Personal information
- Full name: Juan Apolonio Vairo Moramarco
- Date of birth: April 10, 1932 (age 93)
- Place of birth: Rosario, Argentina
- Position(s): Midfielder

Senior career*
- Years: Team / Apps / (Gls)
- 1950–1952: Rosario Central / 21 / (6)
- 1953–1954: Boca Juniors / 21 / (9)
- 1955–1956: Juventus / 11 / (3)
- 1957–1958: River Plate / 12 / (2)
- 1959–1960: Liverpool
- 1961: Independiente Medellín / 39 / (30)
- 1962–1963: Deportes Quindío / 45 / (21)
- 1965–1968: Tigre
- 1965: Montreal Italica

= Juan Vairo =

Argentine footballer and manager

Juan Apolonio Vairo Moramarco (born April 10, 1932, in Rosario) is a retired Argentine professional football player.

His older brother Federico Vairo played for the Argentina national football team.
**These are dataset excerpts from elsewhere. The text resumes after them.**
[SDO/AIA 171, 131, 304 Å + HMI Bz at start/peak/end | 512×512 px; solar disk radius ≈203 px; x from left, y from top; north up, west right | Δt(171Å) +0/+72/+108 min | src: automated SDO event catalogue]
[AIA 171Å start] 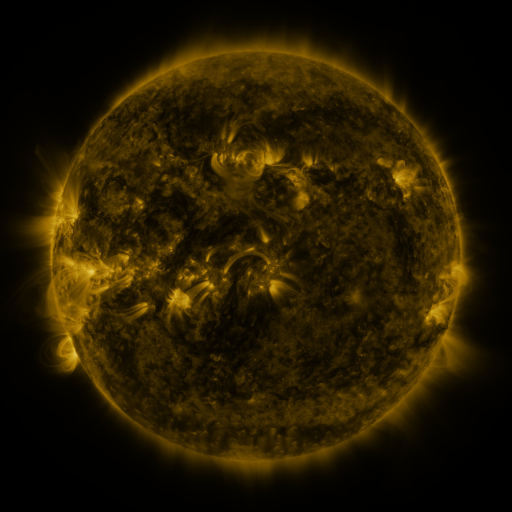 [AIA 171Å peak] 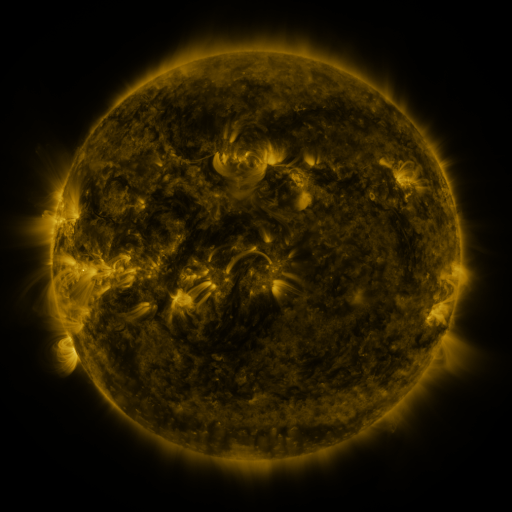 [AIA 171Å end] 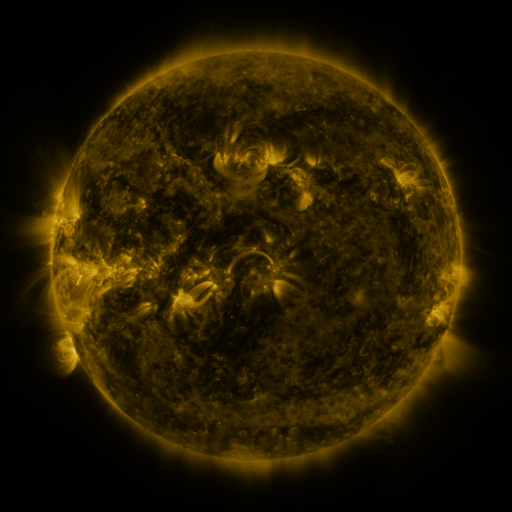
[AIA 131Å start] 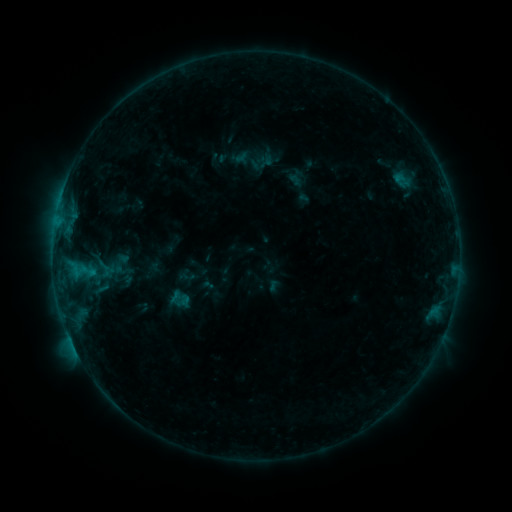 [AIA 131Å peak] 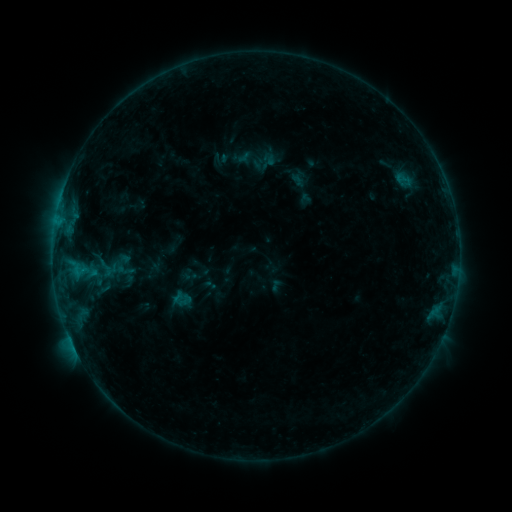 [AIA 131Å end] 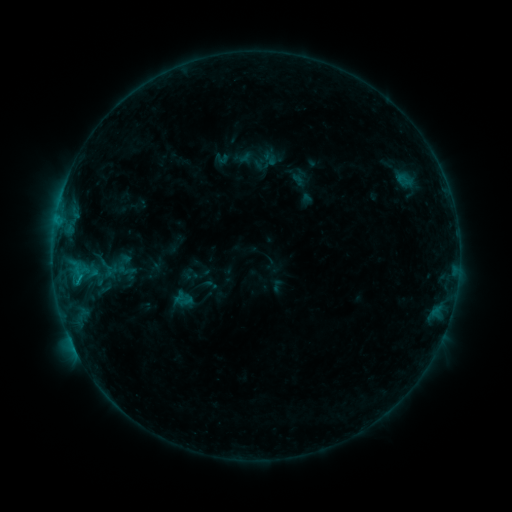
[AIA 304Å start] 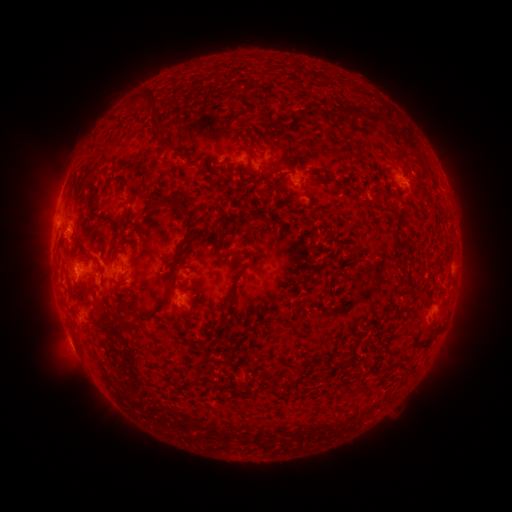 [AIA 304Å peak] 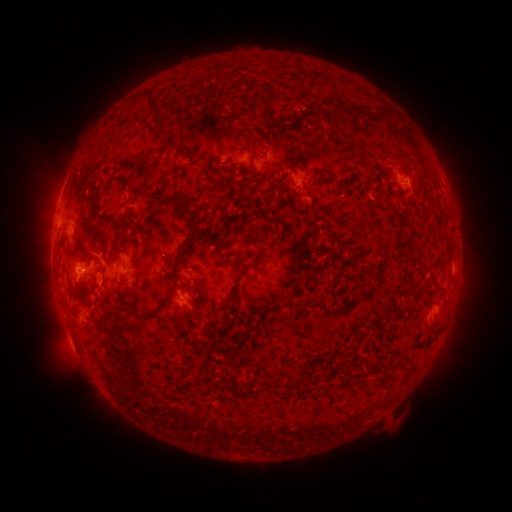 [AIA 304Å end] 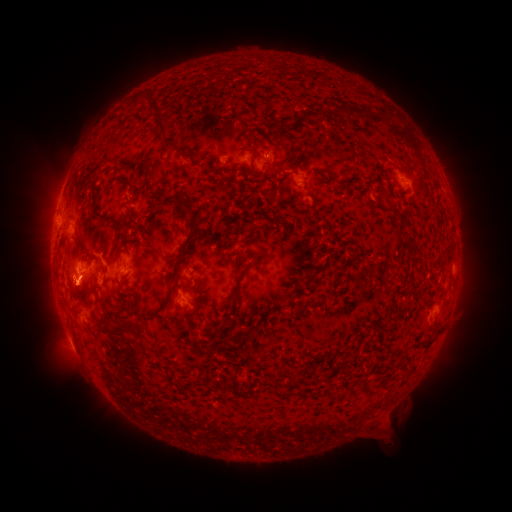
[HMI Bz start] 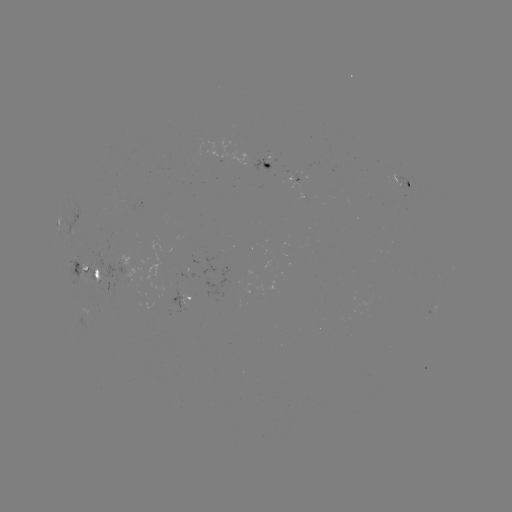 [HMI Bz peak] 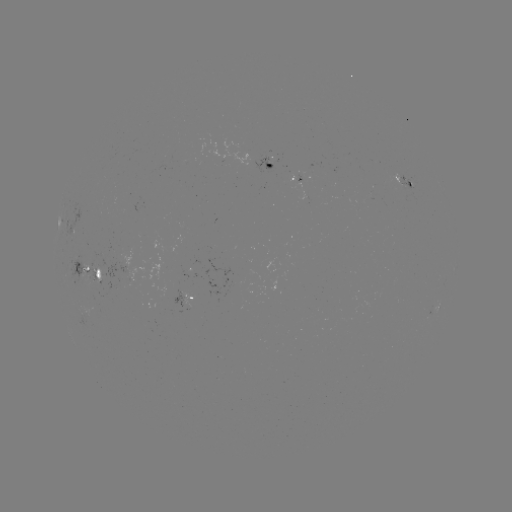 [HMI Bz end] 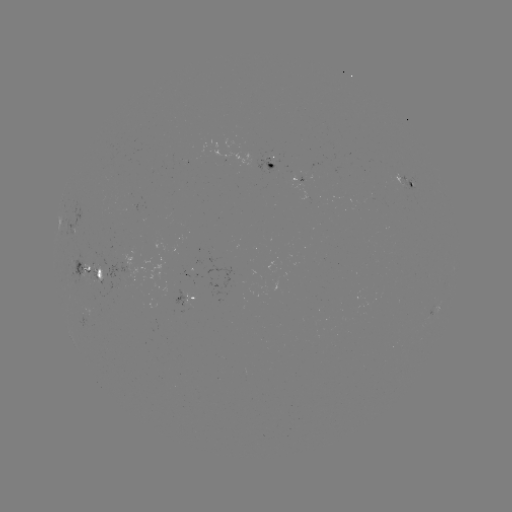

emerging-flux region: [86, 251, 162, 290]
In the summer of 1965 he played in the Eastern Canada Professional Soccer League with Montreal Italica.

After retiring as a player he went on to become a football manager, coaching Universitario de Oriente in Venezuela in the 1970s.

==Honours==
Boca Juniors
- Primera División Argentina champion: 1954.